─── Source passage ───

There’s a lot to think about when you become a parent: What am I going to name the baby that won’t make them hate me when they’re older? How can I be — in the words of Fräulein Maria — firm, but kind? When should I start potty training? But there’s something else to consider: your parenting style. Though people wonder what kind of parent they’re going to be, it’s actually something we have more control over than we think.

Parenting may seem daunting (because it definitely is), but keep in mind that millions (billions!) of people have done this before you, and some of them have learned from the process and written about their experiences. That’s where parenting styles come in. There are several types — like helicopter, permissive, and free-range — but here, we’re going to focus on attachment parenting. Here’s what you need to know about attachment parenting, what it involves, and how it’ll impact your kids.

What Is Attachment Parenting?

If you hear the phrase “attachment parenting” and automatically think of a mother breastfeeding a three-year-old child, that’s because that was the image on a 2012 cover of an issue of Time Magazine. And the headline — “Are You Mom Enough?” — only added to the controversy surrounding attachment parenting. But there’s a lot more to attachment parenting than breastfeeding a child who is able to use words to ask for it.

Though attachment parenting has been around for decades, it became more well-known after Dr. Daniel Sears, a pediatrician and Martha Sears, a registered nurse, wrote about this parenting style in their 2001 book, Attachment Parenting. In it, they recommend what they call the “Baby Bs”: “birth bonding, breastfeeding, baby-wearing, bedding close to the baby, belief in the baby’s cry, balance and boundaries, and beware of baby trainers.”

What’s an Example of Attachment Parenting?

The basic idea behind attachment parenting is that parents should respond sensitively to the needs of babies and children. This starts when they’re infants, and can involve the following examples:

  • Co-sleeping: either in the same room as parents or (with appropriate safety precautions) in the same bed. This may involve having bedtime occur on the child’s, not the parent’s, schedule.
  • Feeding on demand: allowing the child to set the timing of feeding (whether breast- or bottle-fed), along with self-weaning.
  • Holding and touching: keeping the child physically near, whether through cuddling and cradling, or by wearing on a front- or backpack arrangement.
  • Responsiveness to crying: not letting the child “cry it out,” but instead intervening early in the crying bout, reacting to the child’s distress before it gets out of control.

After that, attachment parenting adapts to the developmental stage of the child — which doesn’t mean a one-size-fits-all approach. Instead, parents “need to find the balance between encouraging independence and autonomy while still allowing their child to feel safe and secure,” Dr. Susan Krauss Whitbourne writes at Psychology Today.

─── Data under study ───

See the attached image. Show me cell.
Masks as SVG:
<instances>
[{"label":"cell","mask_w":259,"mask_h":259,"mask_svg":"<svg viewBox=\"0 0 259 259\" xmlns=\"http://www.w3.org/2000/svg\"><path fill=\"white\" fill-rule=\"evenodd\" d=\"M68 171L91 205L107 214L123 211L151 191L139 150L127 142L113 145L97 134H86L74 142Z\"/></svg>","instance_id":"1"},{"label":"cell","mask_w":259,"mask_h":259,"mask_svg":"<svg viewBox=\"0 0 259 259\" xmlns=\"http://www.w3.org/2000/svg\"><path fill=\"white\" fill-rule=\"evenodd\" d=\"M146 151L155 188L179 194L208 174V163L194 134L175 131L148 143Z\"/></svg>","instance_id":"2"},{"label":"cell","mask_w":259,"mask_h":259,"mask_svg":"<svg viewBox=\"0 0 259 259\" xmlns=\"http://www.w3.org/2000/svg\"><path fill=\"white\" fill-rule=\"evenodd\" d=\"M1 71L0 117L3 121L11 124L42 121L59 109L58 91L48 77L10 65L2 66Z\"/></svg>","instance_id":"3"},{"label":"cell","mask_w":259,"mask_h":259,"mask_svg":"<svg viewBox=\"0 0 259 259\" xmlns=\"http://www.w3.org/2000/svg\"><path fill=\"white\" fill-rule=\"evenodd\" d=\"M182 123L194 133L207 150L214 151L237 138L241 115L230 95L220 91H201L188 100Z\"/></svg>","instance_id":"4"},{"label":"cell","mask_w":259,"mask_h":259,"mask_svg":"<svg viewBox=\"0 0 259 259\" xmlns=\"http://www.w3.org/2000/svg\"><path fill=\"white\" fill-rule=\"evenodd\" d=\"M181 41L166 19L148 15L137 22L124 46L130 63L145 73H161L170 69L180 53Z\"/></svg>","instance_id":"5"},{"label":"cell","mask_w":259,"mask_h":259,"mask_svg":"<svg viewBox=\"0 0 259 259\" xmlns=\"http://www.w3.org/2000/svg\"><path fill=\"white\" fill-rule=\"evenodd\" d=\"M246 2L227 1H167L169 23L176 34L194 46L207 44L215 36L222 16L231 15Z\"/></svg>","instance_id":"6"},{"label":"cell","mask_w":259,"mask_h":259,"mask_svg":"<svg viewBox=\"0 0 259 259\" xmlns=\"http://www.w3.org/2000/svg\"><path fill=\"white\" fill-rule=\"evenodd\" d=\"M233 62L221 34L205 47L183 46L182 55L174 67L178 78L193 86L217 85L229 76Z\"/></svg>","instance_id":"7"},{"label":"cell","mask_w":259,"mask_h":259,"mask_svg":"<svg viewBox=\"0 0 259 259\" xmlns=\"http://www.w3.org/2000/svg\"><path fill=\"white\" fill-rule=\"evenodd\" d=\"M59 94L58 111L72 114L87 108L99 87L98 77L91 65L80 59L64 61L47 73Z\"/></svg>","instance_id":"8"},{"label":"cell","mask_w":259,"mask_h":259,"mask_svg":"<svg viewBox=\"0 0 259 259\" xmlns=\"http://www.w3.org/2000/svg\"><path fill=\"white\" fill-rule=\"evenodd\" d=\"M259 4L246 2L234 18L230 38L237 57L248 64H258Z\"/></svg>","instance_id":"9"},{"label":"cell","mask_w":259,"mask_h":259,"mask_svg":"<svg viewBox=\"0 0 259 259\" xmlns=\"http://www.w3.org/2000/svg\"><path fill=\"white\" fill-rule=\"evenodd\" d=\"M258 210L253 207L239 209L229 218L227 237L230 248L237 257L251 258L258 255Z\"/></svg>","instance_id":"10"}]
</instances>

───

- _Directions_: Echo the attachment parenting passage word for word, between "The basic idea" and "out of control.", inclusive. The data were taken from a separate source and have no connection to the parenting text.

- _Output for this exercise_:
The basic idea behind attachment parenting is that parents should respond sensitively to the needs of babies and children. This starts when they’re infants, and can involve the following examples:

  • Co-sleeping: either in the same room as parents or (with appropriate safety precautions) in the same bed. This may involve having bedtime occur on the child’s, not the parent’s, schedule.
  • Feeding on demand: allowing the child to set the timing of feeding (whether breast- or bottle-fed), along with self-weaning.
  • Holding and touching: keeping the child physically near, whether through cuddling and cradling, or by wearing on a front- or backpack arrangement.
  • Responsiveness to crying: not letting the child “cry it out,” but instead intervening early in the crying bout, reacting to the child’s distress before it gets out of control.